Wright testified that appellant lost no work because of his back until July 1998, when he missed three days after hurting his back while on vacation. Appellant asked to be off work on Thursday and Friday of Thanksgiving week and was informed that would not be possible. Wright believed that appellant's request was denied on the Friday or Monday before Thanksgiving. Appellant reported his injury on Tuesday, November 24. Wright testified that he believed appellant intended to get Thanksgiving off, and he managed to do so. In regard to this matter, appellant testified that he recalled requesting those days off, that his request was denied, and that he returned to work the next Monday as scheduled without problems but was told he could not work without a full release.
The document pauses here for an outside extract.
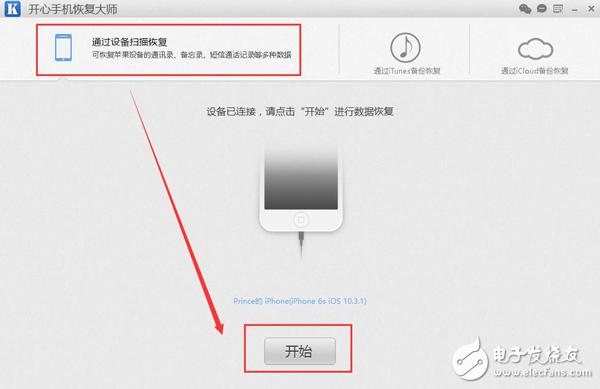 iPhone手机短信删除了怎么恢复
The record also contains stipulated testimony by several physicians. Dr. Randall Oates on November 25, 1998, noted "pain, radiculopathy to the right." On December 2, 1998, Dr. Robert Wilson noted radicular pain on the right. Subsequently on December 12,Dr. Wilson wrote that appellant gave a history of back injury at work; pain is in his back and right leg; the MRI is unchanged from 1996 and shows no nerve-root impingement; and his diagnosis is lumbar strain with radicular features. Dr. Wilson's narrative report states, "Cranial nerves 2-12 normal. Sensory and motor normal. Gait and station normal. . . . straight leg raise negative." On March 3, 1999, Dr. James Blankenship wrote that appellant has right leg weakness and pain. A neurological consultation dated March 3, 1999, under "Review of Systems" states "Neg. All systems." The consult contains neither a diagnosis nor a treatment plan.
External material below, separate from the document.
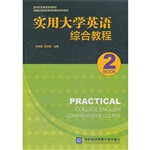实用大学英语综合教程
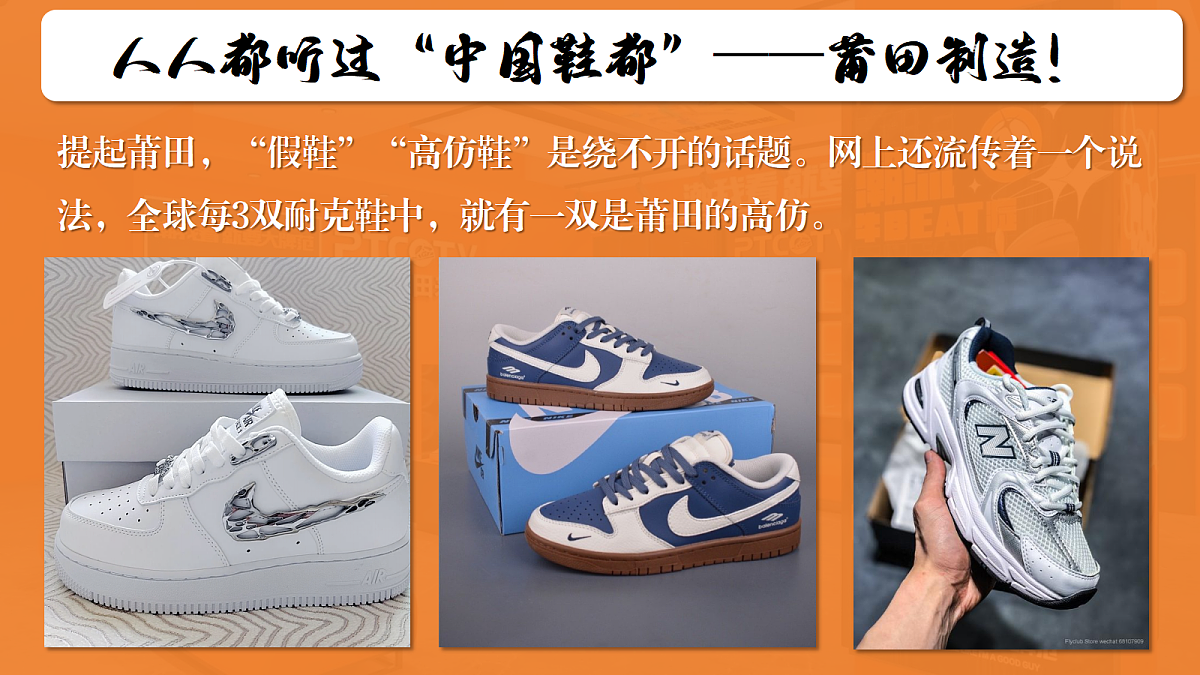 18219032第4页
On this evidence, the administrative law judge denied appellant's claim, stating that appellant's own testimony was the only direct evidence presented to establish the compensability of his claim, and he "simply [did] not find his testimony to be credible." The law judge noted that the March 1999 consult was mostly worthless because there were no neurological findings, diagnosis, or treatment plan. The law judge also noted that appellant's alleged injury resulted in his being medically excused from work for the days that he had requested off. Further, there were no objective findings to support the alleged injury. The law judge had no doubt that appellant experienced difficulties with his lower back and perhaps both his legs in November 1998, but appellant's testimony was the only evidence presented to link the difficulties to an alleged injury sustained on November 24, 1998. The law judge said that he "simply [did] not find his testimony to be sufficiently credible to prove such a connection." The full Commission affirmed and adopted the law judge'sopinion.

On appeal appellant argues only that the Commission erred in denying his claim because the preponderance of the evidence establishes a compensable injury. He says that his testimony is totally uncontroverted and establishes the compensability of his claim.

When reviewing a decision of the Workers' Compensation Commission, we view the evidence and all reasonable inferences deducible therefrom in the light most favorable to the findings of the Commission and affirm that decision if it is supported by substantial evidence. Clark v. Peabody Testing Serv., 265 Ark. 489, 579 S.W.2d 360 (1979). Where the Commission denies a claim because of failure to show entitlement to benefits, the substantial evidence standard of review requires that we affirm the Commission's decision if its opinion displays a substantial basis for the denial of relief. Shaw v. Commercial Refrigeration, 36 Ark. App. 76, 818 S.W.2d 589 (1991). It is the exclusive function of the Commission to determine the credibility of the witnesses and the weight to be given their testimony. Id. A party's testimony is never considered uncontroverted. Lambert v. Gerber Prods., Co, 14 Ark. App. 88, 684 S.W.2d 842 (1985). On a claim for benefits, a claimant has the burden of proof by a preponderance of the evidence. Bartlett v. Mead Containerboard, 47 Ark. App. 181, 888 S.W.2d 314 (1994).

Here, appellant's testimony was the only testimony supporting the compensability of his claim. The Commission found him not to be credible. This finding is a permissible one, and we conclude that the Commission's decision displays a substantial basis for the denialof relief.

Affirmed.

Robbins, C.J., and Crabtree, J., agree.